Date: Mon, 20 Oct 2003 11:12:51 -0700
Reply-To: Will Dwinnell <predictr@BELLATLANTIC.NET>
Sender: "SAS(r) Discussion" <SAS-L@LISTSERV.UGA.EDU>
From: Will Dwinnell <predictr@BELLATLANTIC.NET>
Organization: http://groups.google.com
Subject: Stratified sampling with 'proc surveyselect'
Content-Type: text/plain; charset=ISO-8859-1
Problem: Select a sample from a data set, so that distributions of
particular variables are "similar" to the original distribution.
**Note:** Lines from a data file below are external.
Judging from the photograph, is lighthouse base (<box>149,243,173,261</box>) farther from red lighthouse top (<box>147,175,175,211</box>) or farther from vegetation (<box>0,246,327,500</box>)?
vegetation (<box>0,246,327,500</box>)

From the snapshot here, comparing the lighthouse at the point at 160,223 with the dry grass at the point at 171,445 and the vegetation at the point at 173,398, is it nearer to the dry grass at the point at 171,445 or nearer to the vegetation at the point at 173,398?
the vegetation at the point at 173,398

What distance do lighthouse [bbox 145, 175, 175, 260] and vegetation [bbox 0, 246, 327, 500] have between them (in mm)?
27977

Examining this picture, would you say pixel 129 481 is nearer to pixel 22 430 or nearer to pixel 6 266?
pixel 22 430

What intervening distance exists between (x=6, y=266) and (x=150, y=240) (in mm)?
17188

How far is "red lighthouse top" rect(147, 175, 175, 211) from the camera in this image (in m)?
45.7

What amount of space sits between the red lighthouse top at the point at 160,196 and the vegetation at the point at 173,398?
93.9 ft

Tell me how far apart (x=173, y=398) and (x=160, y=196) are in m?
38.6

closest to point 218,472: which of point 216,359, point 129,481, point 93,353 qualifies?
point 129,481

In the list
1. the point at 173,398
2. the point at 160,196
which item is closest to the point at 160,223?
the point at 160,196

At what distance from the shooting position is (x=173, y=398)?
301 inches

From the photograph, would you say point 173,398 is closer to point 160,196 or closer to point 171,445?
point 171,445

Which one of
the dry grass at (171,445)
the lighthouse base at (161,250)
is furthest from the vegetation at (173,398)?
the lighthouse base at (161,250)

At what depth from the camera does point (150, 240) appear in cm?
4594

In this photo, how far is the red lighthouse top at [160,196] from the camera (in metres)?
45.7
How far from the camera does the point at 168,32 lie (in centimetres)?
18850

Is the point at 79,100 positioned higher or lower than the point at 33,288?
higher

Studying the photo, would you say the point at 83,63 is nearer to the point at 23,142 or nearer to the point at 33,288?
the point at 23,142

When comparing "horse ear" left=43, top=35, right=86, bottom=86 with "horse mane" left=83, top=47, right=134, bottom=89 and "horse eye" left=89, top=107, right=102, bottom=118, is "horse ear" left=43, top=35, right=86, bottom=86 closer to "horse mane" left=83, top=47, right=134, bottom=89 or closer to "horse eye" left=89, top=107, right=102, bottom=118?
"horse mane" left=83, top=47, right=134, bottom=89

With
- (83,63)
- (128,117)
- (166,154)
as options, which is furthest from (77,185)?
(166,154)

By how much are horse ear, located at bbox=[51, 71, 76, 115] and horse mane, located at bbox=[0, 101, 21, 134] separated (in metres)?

Solution (?): Use 'proc surveyselect' to generate a new data set,
thus:
data LMN;
input State $ Sex $ X Y @@;
datalines;
PA M 2 7
PA M 7 4
PA M 1 7
PA M 5 10
some number of data lines here...
NY F 9 1
NY F 6 1
NY F 1 3
NY F 1 2
NY F 7 6
;
run;
proc sort data=LMN;
by
State
Sex;
run;
proc surveyselect data=LMN method=sys seed=8810 rate=0.1 out=XYZ;
strata
State
Sex;
run;
This appears to work, but with a rate of 0.1, and 100 total original
data lines (in data set LMN), surveyselect occasioanlly delivers 9 or
11 observations, not 10. Is this appropriate? Am I doing this
correctly?
Many thanks in anticipation...